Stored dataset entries
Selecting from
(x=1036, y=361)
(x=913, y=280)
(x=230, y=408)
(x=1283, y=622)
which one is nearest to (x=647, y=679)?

## Your goal
Rewrite all of the data above, putting "closest" in place of "nearest" and leaving everything else unchanged.

## Exercise solution
Selecting from
(x=1036, y=361)
(x=913, y=280)
(x=230, y=408)
(x=1283, y=622)
which one is closest to (x=647, y=679)?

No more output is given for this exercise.